Tasks to perform:
- 1) Name every programming language mentioned in the account of an early computing career below.
- 2) Pick up the account of an early computing career below after its last sentence and carry it forward.

Text provided:
During my fairly turbulent adolescence I was living with cousins in London who ran a small management consultancy business from home. They had just heard about these “new-fangled micro computers” (this was prior to the days of Microsoft) and a piece of software called Visicalc (the early forerunner to the spreadsheet). As I wasn’t really doing anything useful (apart from mooching around and getting into trouble, as adolescents do), they asked me if I would be interested in trying to get one of these computers to work for them as I had always loved electronic gadgets. I ended up fascinated and I soon developed a system to process their manual client accounts, saving them lots of time and effort. I then got into setting up databases and doing some programming in Basic and Assembler, including writing a few text based adventure games with their young son. I seem to remember it involved lots of goblins and getting lost in tunnels! I soon got asked to help set up a payroll system for a friend of my cousins who ran a small employment agency in the City. They paid me £1.50 an hour - my first salary! After a year or two of similar odd jobs I decided to get some qualifications in computing and started studying for my BCS exams for CITP with the National Extension College. Once I had a real qualification, I got my first ‘proper’ job in IT as a systems analyst and programmer with a greetings card manufacturer, working on stock control systems on a Wang VS and using Cobol.

Record extracts:

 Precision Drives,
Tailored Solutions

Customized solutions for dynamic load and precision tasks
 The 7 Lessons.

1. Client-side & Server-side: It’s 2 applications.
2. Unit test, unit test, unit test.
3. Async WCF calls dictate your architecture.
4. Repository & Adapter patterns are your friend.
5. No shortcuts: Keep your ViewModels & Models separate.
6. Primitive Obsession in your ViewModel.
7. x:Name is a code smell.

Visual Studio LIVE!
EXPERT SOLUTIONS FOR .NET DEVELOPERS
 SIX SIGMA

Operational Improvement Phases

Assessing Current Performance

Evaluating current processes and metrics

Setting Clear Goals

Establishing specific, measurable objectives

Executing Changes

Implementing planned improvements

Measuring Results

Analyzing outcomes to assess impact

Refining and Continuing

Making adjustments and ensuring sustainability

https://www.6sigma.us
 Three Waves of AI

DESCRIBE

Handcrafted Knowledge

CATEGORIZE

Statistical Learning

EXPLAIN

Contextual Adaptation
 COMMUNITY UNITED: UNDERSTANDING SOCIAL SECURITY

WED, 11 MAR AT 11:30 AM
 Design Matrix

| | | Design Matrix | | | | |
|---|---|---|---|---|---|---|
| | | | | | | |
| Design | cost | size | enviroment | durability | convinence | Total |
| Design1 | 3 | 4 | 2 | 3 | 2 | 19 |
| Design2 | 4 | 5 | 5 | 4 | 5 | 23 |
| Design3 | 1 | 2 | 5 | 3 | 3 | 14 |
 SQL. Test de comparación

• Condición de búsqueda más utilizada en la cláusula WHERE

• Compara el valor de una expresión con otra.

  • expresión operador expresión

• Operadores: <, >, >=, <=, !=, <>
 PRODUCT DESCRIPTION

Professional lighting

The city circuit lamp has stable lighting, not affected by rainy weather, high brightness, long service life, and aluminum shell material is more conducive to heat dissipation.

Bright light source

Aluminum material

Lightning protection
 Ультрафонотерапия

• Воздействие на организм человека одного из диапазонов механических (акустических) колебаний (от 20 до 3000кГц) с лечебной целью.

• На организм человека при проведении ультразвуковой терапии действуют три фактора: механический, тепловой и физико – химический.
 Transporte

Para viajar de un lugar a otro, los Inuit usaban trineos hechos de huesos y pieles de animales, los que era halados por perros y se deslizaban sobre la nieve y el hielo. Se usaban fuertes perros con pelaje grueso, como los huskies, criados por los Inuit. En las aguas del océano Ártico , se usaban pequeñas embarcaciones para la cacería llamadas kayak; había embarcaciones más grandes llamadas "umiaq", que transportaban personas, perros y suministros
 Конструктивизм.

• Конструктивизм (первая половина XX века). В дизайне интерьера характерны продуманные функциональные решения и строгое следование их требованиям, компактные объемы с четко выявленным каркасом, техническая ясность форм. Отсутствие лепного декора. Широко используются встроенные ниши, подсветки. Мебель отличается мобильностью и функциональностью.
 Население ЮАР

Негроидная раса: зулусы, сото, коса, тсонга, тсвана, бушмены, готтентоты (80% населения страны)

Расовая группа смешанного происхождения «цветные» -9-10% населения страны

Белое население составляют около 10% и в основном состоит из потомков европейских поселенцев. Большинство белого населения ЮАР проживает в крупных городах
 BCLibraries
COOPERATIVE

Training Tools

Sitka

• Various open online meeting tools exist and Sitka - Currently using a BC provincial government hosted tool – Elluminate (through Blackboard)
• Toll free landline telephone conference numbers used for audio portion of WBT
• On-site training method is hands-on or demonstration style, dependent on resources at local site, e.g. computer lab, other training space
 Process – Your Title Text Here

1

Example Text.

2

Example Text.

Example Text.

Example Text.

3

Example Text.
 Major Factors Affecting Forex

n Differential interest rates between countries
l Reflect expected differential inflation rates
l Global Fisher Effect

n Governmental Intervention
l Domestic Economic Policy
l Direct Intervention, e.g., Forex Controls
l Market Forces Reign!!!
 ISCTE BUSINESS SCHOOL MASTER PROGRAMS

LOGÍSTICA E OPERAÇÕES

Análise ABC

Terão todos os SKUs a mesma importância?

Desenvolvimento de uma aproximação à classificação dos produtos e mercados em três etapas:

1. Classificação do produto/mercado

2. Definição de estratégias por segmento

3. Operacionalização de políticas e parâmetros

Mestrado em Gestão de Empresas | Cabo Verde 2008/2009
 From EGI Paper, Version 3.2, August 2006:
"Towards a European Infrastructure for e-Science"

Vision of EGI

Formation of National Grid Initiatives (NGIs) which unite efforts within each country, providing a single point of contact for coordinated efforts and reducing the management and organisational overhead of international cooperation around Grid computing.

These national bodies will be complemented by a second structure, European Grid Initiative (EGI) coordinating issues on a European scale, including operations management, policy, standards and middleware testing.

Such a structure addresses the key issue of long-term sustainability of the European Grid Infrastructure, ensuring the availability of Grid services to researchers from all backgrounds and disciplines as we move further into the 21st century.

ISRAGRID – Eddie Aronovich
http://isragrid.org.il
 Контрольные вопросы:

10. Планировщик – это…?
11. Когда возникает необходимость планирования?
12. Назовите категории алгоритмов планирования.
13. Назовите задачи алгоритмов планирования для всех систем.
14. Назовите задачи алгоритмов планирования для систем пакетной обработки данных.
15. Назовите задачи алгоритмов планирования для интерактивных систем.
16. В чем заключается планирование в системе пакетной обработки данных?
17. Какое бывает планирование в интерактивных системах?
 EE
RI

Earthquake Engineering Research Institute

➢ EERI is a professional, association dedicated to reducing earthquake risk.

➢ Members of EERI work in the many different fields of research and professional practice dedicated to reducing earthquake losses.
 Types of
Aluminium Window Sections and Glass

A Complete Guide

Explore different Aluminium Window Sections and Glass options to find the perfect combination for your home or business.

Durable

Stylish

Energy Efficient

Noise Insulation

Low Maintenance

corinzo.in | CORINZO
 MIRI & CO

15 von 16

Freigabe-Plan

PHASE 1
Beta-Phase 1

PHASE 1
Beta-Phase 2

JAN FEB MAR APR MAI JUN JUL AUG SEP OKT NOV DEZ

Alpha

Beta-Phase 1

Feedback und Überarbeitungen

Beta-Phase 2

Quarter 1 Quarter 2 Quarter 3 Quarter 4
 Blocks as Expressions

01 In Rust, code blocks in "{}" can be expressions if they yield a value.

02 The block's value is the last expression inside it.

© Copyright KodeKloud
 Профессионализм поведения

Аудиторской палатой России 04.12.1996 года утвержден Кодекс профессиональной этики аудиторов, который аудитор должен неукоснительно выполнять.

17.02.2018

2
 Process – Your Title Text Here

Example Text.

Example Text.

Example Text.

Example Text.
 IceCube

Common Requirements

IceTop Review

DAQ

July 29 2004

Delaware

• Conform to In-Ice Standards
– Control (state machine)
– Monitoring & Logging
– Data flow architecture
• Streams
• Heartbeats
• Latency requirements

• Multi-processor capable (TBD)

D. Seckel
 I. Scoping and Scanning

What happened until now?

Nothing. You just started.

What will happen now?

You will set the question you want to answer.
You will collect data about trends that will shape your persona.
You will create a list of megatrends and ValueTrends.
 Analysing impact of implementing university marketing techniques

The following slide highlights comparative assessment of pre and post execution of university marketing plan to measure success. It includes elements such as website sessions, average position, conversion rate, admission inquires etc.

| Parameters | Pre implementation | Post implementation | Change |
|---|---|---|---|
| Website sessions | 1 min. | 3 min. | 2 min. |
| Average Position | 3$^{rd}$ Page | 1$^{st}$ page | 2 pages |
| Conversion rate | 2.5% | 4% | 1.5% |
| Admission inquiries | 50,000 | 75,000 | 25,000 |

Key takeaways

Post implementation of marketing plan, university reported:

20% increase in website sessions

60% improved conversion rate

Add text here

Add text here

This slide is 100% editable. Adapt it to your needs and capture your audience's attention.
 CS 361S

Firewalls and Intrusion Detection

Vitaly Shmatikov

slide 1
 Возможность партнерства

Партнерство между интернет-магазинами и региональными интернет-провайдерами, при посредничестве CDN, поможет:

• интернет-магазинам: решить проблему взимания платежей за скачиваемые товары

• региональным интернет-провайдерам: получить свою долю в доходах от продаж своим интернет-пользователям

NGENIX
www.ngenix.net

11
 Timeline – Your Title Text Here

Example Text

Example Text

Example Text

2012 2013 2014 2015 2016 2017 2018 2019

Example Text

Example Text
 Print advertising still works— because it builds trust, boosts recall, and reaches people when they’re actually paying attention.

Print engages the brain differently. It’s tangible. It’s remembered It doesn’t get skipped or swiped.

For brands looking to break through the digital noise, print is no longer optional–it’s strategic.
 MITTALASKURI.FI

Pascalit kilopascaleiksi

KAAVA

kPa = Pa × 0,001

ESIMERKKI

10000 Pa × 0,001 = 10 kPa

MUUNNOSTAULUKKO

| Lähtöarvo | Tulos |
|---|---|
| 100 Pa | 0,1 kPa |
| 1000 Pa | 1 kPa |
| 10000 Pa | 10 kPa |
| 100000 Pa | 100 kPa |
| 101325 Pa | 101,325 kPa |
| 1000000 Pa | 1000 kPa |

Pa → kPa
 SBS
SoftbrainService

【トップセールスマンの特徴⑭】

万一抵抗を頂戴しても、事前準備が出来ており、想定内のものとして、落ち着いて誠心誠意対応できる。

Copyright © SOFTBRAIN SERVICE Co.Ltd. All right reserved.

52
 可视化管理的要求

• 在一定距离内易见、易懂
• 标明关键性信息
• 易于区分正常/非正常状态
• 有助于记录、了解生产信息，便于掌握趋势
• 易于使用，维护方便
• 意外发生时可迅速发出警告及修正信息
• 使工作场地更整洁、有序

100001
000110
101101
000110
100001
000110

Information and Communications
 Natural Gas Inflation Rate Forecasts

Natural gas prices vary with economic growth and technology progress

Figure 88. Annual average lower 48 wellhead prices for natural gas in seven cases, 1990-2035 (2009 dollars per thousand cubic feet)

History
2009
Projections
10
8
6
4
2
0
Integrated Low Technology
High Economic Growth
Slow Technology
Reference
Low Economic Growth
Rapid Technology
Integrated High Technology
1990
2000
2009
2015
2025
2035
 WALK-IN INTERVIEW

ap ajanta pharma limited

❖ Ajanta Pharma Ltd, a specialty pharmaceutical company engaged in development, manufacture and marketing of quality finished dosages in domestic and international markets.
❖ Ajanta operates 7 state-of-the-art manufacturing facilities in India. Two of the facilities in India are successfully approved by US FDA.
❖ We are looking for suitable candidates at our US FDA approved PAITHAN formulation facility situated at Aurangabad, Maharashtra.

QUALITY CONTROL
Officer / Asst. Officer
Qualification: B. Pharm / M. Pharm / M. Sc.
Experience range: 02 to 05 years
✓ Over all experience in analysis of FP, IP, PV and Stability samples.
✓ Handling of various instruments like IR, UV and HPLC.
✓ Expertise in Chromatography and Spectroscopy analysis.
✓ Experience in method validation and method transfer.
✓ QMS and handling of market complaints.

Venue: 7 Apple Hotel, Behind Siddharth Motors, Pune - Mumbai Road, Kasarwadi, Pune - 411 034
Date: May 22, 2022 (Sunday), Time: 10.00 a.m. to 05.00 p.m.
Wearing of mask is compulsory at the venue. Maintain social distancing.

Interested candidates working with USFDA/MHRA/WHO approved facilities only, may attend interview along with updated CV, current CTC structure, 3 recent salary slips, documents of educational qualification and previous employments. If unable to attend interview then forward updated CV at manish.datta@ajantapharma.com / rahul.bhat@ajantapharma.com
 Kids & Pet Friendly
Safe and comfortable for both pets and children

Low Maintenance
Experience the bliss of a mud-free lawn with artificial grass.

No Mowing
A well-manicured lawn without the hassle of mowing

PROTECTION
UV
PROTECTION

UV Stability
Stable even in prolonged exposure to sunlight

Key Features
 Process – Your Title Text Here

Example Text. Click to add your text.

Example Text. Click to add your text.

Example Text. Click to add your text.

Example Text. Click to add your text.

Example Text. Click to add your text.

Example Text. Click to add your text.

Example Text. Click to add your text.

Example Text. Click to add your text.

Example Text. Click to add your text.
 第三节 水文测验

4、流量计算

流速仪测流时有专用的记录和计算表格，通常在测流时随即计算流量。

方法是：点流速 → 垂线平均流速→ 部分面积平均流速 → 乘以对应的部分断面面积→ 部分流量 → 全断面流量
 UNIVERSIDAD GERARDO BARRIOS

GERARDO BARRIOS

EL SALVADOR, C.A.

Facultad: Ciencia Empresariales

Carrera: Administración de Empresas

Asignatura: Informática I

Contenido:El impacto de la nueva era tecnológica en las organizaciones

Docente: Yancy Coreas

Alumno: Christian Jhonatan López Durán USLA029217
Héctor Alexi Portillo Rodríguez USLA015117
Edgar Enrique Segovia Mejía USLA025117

Per-task answers:
- 1) Basic, Assembler, Cobol

- 2)
What is your current position / situation?I am Director of Information Systems and Media Services at Anglia Ruskin University. I have now worked in IT for nearly 30 years (if you include those early teenage odd-jobs!) and the last 12 years have been as a senior manager. I have an MBA with the Open University and am now a Fellow of the British Computer Society. I have over 100 staff in my team and I have responsibility for a combined revenue and capital budget of around £6m.
What do you like best about working in IT?It continually changes. As technology advances new opportunities continually emerge to help organisations do what they do better. I enjoy the technology (I’ve always been a bit of a geek) and I love the way that IT solutions can bring about dramatic change for the better, sometimes very quickly.
What have been the highlights of your career so far?The highlights are always when you get positive feedback from customers. Seeing through two major turnarounds of failing IT departments and hearing customers positive feedback about the huge difference the change has made to them is very rewarding. Winning the 2006 Best Place to Work in IT award when I was Head of IT at the RSPB was a good moment too, as was being runner-up in the 2009 UK IT Industry Awards for IT Leader of the Year.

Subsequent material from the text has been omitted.